Host: In Davis you can see examples of coping close up in an exhibit called Honor the Fallen. Mothers and friends of soldiers around the country have created these panels for a traveling quilt, honoring American servicemen and women who’ve given the ultimate sacrifice for their country. Quilts help people, in some cases to remember and in other cases it’s more basic. When community service organizations told the ladies people were in need, they brought quilts.
Lila Erl: “Dear ladies, this thank you note is long, long over due but do want you to know how much my triplet boys have enjoyed your lovely baby quilts.”
Host: And in return the ladies get letters like these.

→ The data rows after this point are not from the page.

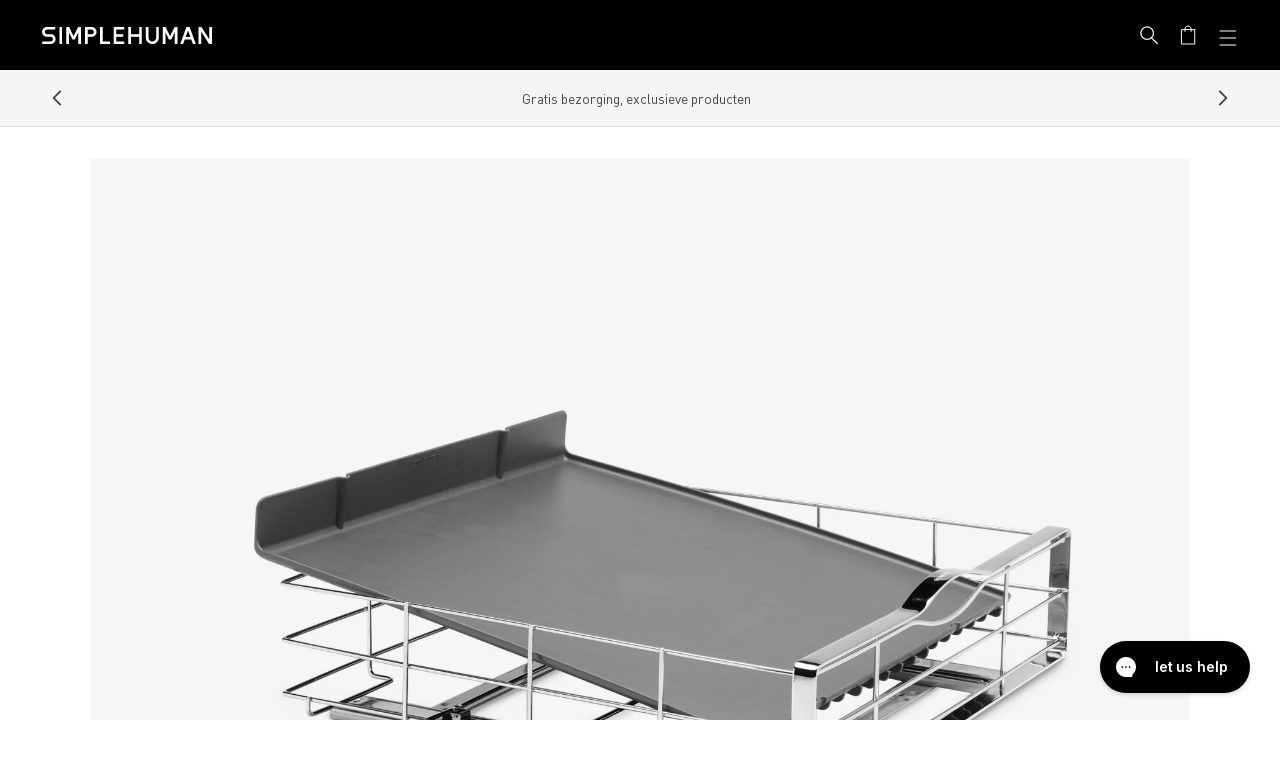

--- FILE ---
content_type: text/javascript
request_url: https://www.simplehuman.nl/cdn/shop/t/142/assets/newsletter-signup-footer.min.js?v=4667945793545886191762554551
body_size: 630
content:
(()=>{var w=window.location.hostname==="localhost"||window.location.hostname.includes("myshopify.com")||window.location.hostname.includes("dev")||window.location.hostname.includes("stage");var m=async o=>{let r=`${window.theme.sh_webform_url}`;try{return(await fetch(r,{method:"POST",body:o})).json()}catch{}};var d=(o,r="disabled")=>{let t=o.querySelector('button[type="submit"]');t===null&&(t=o.querySelector('input[type="submit"]'));let e=o.querySelector(".loading__spinner");r==="disabled"?(t.disabled=!0,t.classList.add("disabled"),e&&e.classList.add("hidden")):r==="enabled"?(t.disabled=!1,t.classList.remove("disabled"),e&&e.classList.add("hidden")):r==="loading"&&(t.disabled=!0,t.classList.add("disabled"),e&&e.classList.remove("hidden"))};var f=o=>/^(([^<>()\[\]\\.,;:\s@"]+(\.[^<>()\[\]\\.,;:\s@"]+)*)|(".+"))@((\[[0-9]{1,3}\.[0-9]{1,3}\.[0-9]{1,3}\.[0-9]{1,3}\])|(([a-zA-Z\-0-9]+\.)+[a-zA-Z]{2,}))$/.test(String(o).toLowerCase()),b=o=>o.length===0?!1:window.parsePhoneNumber(`${o}`,`${window.theme.country_code}`).isValid();var u=o=>{let r=o.querySelector('input[type="email"]'),t=o.querySelector('input[type="tel"]'),e=o.querySelector('button[type="submit"]'),n=()=>{let s=!0,l=!0;r&&(l=f(r.value)),t&&(s=b(t.value));let c=s&&l;return c?e.removeAttribute("disabled"):e.setAttribute("disabled","disabled"),c};return[r,t].forEach(s=>{s&&(s.addEventListener("keyup",n),s.addEventListener("paste",n))}),n()},h=()=>{let o=document.querySelectorAll(".js-format-phone-number");o.length!==0&&o.forEach(r=>{if(r.value){let t=r.value,e=window.parsePhoneNumber(t,`${window.theme.country_code}`);r.value=e.formatNational()}r.addEventListener("input",t=>{let e=t.target,n=e.value,s=a=>a?(a=a.toString(),a.includes("(")&&!a.includes(")")?a.replace("(",""):new window.AsYouType(`${window.theme.country_code}`).input(a)):"";e.value=s(n);let l=window.validatePhoneNumberLength(`${n}`,`${window.theme.country_code}`),i=e.closest("form").querySelector('button[type="submit"]');e.classList.contains("not-required")&&(e.required=!1),l===void 0?window.parsePhoneNumber(`${n}`,`${window.theme.country_code}`).isValid()?i&&(i.removeAttribute("disabled"),i.classList.remove("disabled")):i&&!e.classList.contains("not-required")&&(i.setAttribute("disabled","disabled"),i.classList.add("disabled")):l==="TOO_LONG"&&i&&!e.classList.contains("not-required")&&(i.setAttribute("disabled","disabled"),i.classList.add("disabled"))}),r.addEventListener("focusout",t=>{let e=t.target,n=e.value;if(n.length!==0){let s=window.parsePhoneNumber(n,`${window.theme.country_code}`);e.value=s.formatNational()}})})};var p=class extends HTMLElement{constructor(){super(),this.form=document.getElementById("newsletter-sign-up-form"),this.submit_button=this.form.querySelector('button[type="submit"]'),h(),u(this.form),this.formHandler()}formHandler=()=>{let r=!1;this.form.addEventListener("submit",async t=>{if(window.theme.custom_footer_newsletter_enabled==="false"){this.submit_button.disabled=!0,this.submit_button.innerHTML=window.theme.newsletter_thank_you;return}if(r)return;if(t.preventDefault(),r=!0,!u(this.form)){r=!1;return}d(this.form,"loading"),this.submit_button.disabled=!0;let e=document.getElementById("footer_timezone");e&&(e.value=Intl.DateTimeFormat().resolvedOptions().timeZone);let n=new FormData(t.currentTarget);m(n).then(s=>{s.success!==""?(d(this.form,"disabled"),this.form.querySelectorAll("input").forEach(l=>{l.disabled=!0}),window.Northbeam&&window.Northbeam.fireCustomGoal("sms_sign_up",{}),this.submit_button.innerHTML=window.theme.newsletter_thank_you):(d(this.form,"enabled"),this.submit_button.innerHTML=window.theme.newsletter_submit)}).catch(s=>{}).finally(()=>{r=!1})}),this.form.querySelectorAll("input").forEach(t=>{t.addEventListener("keydown",e=>{if(e.key==="Enter")if(r)e.preventDefault();else{if(!u(this.form)){e.preventDefault();return}e.preventDefault(),this.form.dispatchEvent(new Event("submit"))}})})}};customElements.define("newsletter-signup-footer",p);})();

Lila Erl: “I dearly love it thank you for making such a lovely thing for people like me. I am 72 years old, homeless in Sacramento.”
Host: All thankful.
Lila Erl: “I’ve become really attached to it and I can’t sleep without it.”
Host: For getting a quilt when they might’ve needed one most.
Lila Erl: “My daughter experienced a seizure; it turned into the worst experience of our life. We received your beautiful and loving blanket at the most crucial times of our lives. It brought tears to my eyes, I was so touching and I can and I can’t thank you enough.”
Host: And that’s why the ladies in the River City Quilters Guild, along with nearly every quilting guild in the country make community service a priority.
Shelly Atkinson We delivered those quilts and it was mountaintop experience, it was a -- I don’t know what kind of words to call it, but it’s something that we will never ever forget.
Lila Erl: We would give them the quilt and this is what you would see.
Shelly Atkinson: Well it makes us all feel that it’s a project that is, so worthwhile that so many people do appreciate it.
Host: It’s appreciated as both an art and a craft. And for much more than just a way to keep warm. And as long as they keep meaning things like family, community and friendship, these ladies will keep meeting, every Thursday, to make more quilts.